-------- TEXT FOR ANALYSIS --------
For overcoming these problems, the Japanese Patent Application Laid-open No. Hei 2-247821 proposes a glass-ceramic containing a crystal phase having a texture of sheet-like or chain-like silicate. The anisotropic crystal of this glass-ceramic having an acicular or rod-shaped structure causes significant holes and pits with the result that a sufficient surface roughness cannot be obtained. Further, since the crystal of this glass-ceramic contains Na2 O ingredient, there occurs dispersion of sodium ion in the film foaming process and this adversely affects the characteristics of the film.

It is, therefore, an object of the invention to provide a crystallized glass-ceramic for magnetic disks which has eliminated the disadvantages of the prior art products and has excellent surface characteristics after polishing by controlling the crystal structure and crystal grain of a crystal produced. It is also an object of the invention to provide a method for manufacturing such glass-ceramic.

SUMMARY OF THE INVENTION

Accumulated studies and experiments made by the inventors of the present invention for achieving the above described object of the invention have resulted in the finding, which has led to the present invention, that a glass-ceramic obtained by subjecting to heat treatment a base glass containing, as an essential ingredient, a MgO ingredient in the SiO2 -Li2 O-P2 O5 system has, as a crystal phase, alpha-quartz (SiO2) whose grown crystal grain (secondary grain) has a globular grain structure and has excel lent surface characteristics of a polished surface by controlling the size of the crystal grain.

A glass-ceramic for magnetic disks achieving the above described object of the invention is formed by subjecting to heat treatment a base glass comprising in weight percent:

______________________________________SiO2         65-83%Li2 O         8-13%K2 O         0-7%Mgo + ZnO + PbO   0.5-5.5%in whichMgO               0.5-5.5%ZnO               0-5%PbO               0-5%P2 O5   1-4%Al2 O3  0-7%As2 O3 + Sb2 O3             0-2%______________________________________

said glass-ceramic containing lithium disilicate (Li2 O. 2SIO2) and alpha-quartz (SiO2) as a main crystal phase.

DETAILED DESCRIPTION OF THE INVENTION

The composition of the glass-ceramic of the present invention is expressed on the basis of composition of oxides as in its base glass. The above described content ranges of the respective ingredients have been selected for the reasons stated below.

The SiO2 ingredient is an important ingredient which produces crystals of lithium disilicate (Li2 O.2Si O2) and alpha-quarts (SiO2) as a main crystal phase by heat treating the base glass. If the amount of this ingredient is below 65%, the crystal produced in the glass-ceramic is instable and its texture tends to become too rough. If the amount of this ingredient exceeds 83%, difficulty arises in melting the base glass.
-------- DATASET CONTENT --------
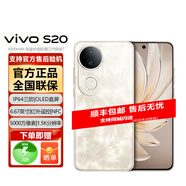 vivo S20 6500mAh 低溫長續(xù)航【分期免息白條可選】京東方Q10悅目護(hù)眼屏5000萬防畸變?nèi)峁庾耘腁I手機(jī)  鳳羽金 12GB+256GB 官方標(biāo)配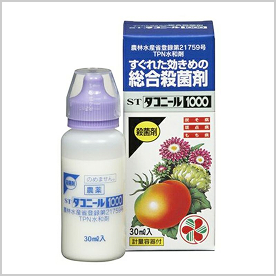 ダコニール1000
--------
TASK DIRECTIONS:
Reproduce the passage of the glass-ceramic patent text that starts at the words "A glass-ceramic for" and ends after the words "reasons stated below.". The data has no connection to the glass-ceramic patent text.

ANSWER FOR THE TASK:
A glass-ceramic for magnetic disks achieving the above described object of the invention is formed by subjecting to heat treatment a base glass comprising in weight percent:

______________________________________SiO2         65-83%Li2 O         8-13%K2 O         0-7%Mgo + ZnO + PbO   0.5-5.5%in whichMgO               0.5-5.5%ZnO               0-5%PbO               0-5%P2 O5   1-4%Al2 O3  0-7%As2 O3 + Sb2 O3             0-2%______________________________________

said glass-ceramic containing lithium disilicate (Li2 O. 2SIO2) and alpha-quartz (SiO2) as a main crystal phase.

DETAILED DESCRIPTION OF THE INVENTION

The composition of the glass-ceramic of the present invention is expressed on the basis of composition of oxides as in its base glass. The above described content ranges of the respective ingredients have been selected for the reasons stated below.